Search code examples
pythongensimword2vecdoc2vec

How to get document vectors for a given topic in gensim


I have about 9000 documents and I am using Gensim's doc2vec to embed my documents. My code is as follows:

from gensim.models import doc2vec
from collections import namedtuple

dataset = json.load(open(input_file))

docs = []
analyzedDocument = namedtuple('AnalyzedDocument', 'words tags')

for description in dataset:
    tags = [description[0]]
    words = description[1]
    docs.append(analyzedDocument(words, tags))

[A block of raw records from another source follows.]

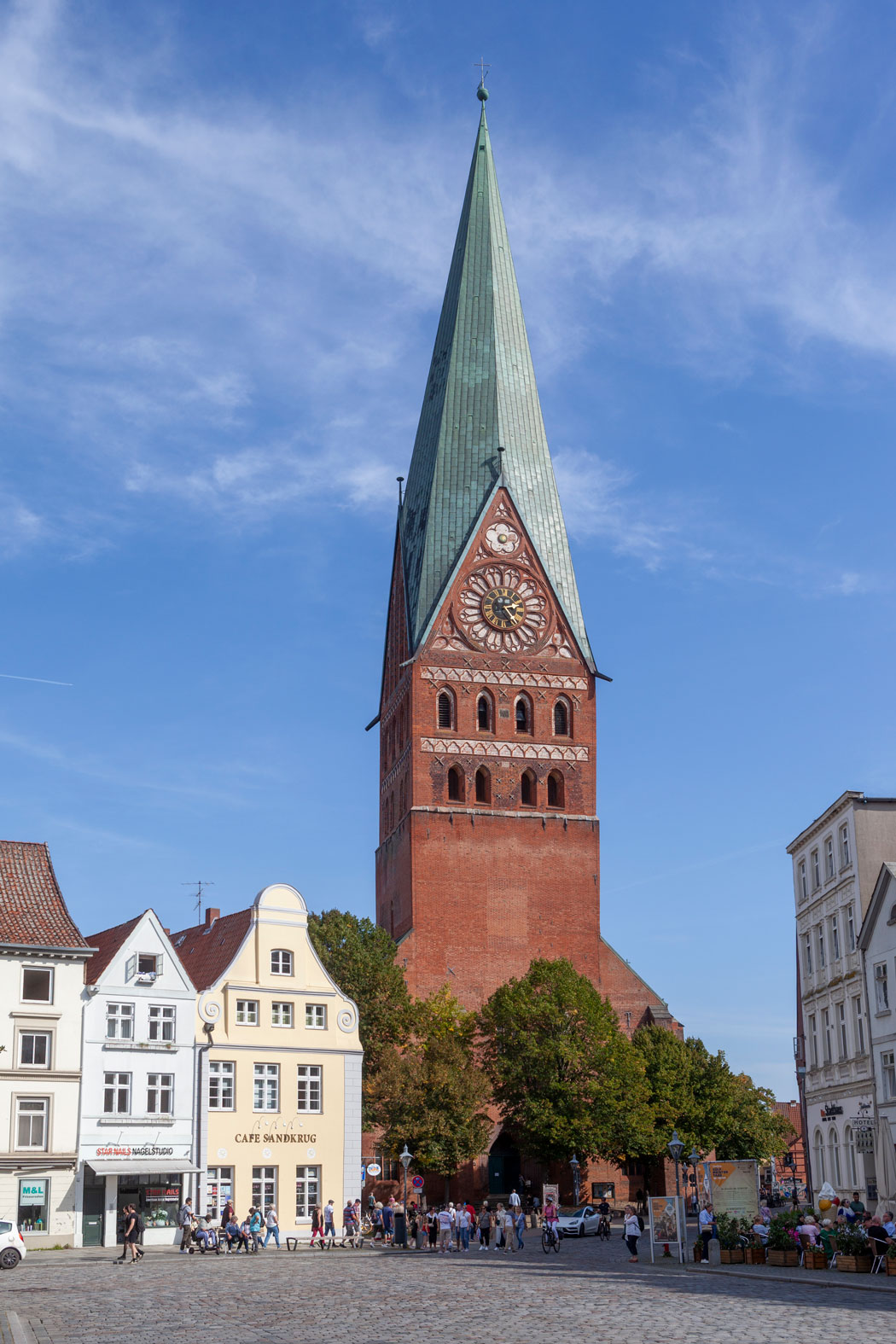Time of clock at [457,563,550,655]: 2:24
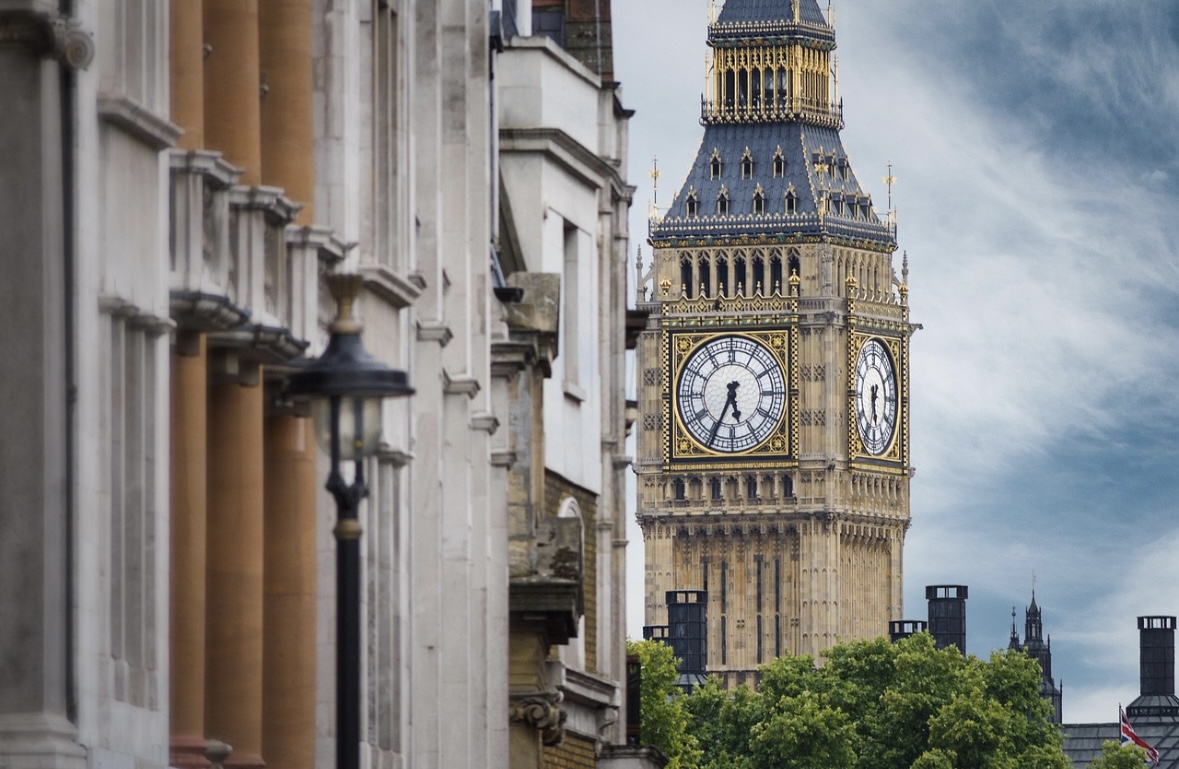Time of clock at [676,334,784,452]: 5:34
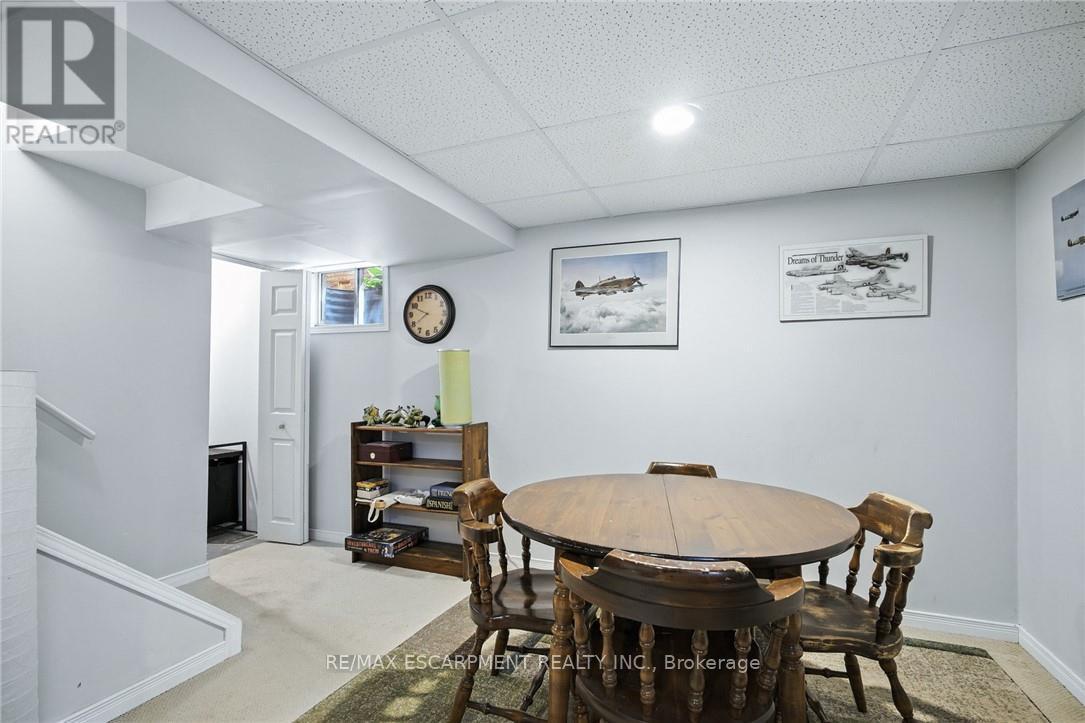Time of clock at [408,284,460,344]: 7:49
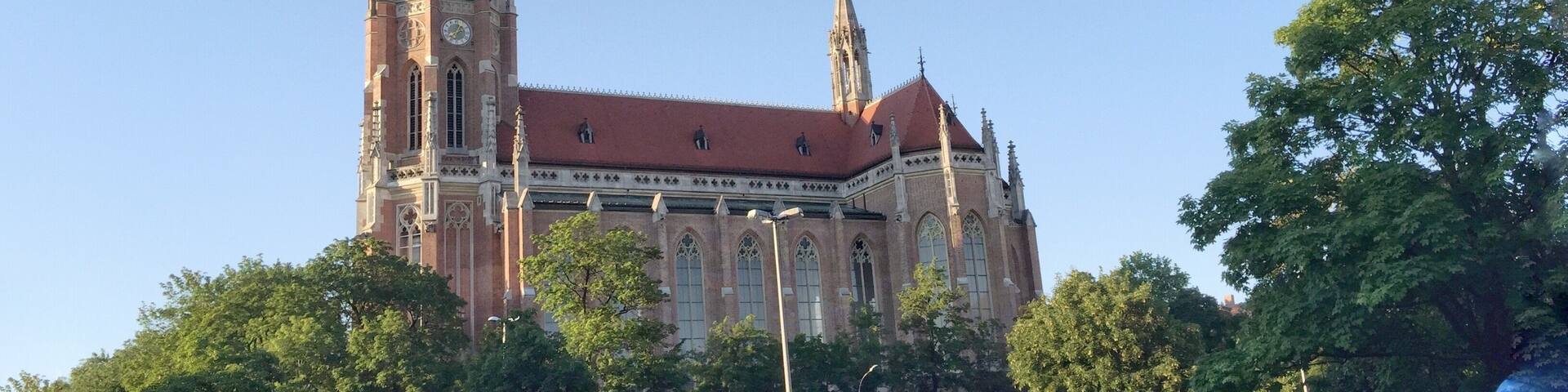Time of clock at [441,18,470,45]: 12:37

model = doc2vec.Doc2Vec(docs, vector_size = 100, window = 10, min_count = 1, workers = 4, epochs = 20)

I would like to get all the documents related to topic "deep learning". i.e. the documents that mainly have content related to deep learning. Is it possible to do this in doc2vec model in gensim?

I am happy to provide more details if needed.


Solution

  • If there was a document in your training set that was a great example of "deep learning" – say, docs[17] – then after successful training you could ask for documents similar to that example document, and that could be roughly what you'd need. For example:

    sims = model.docvecs.most_similar(docs[17].tags[0])
    

    You'd then have in sims a ranked, scored list of the 10 most-similar documents to the tag for the target document.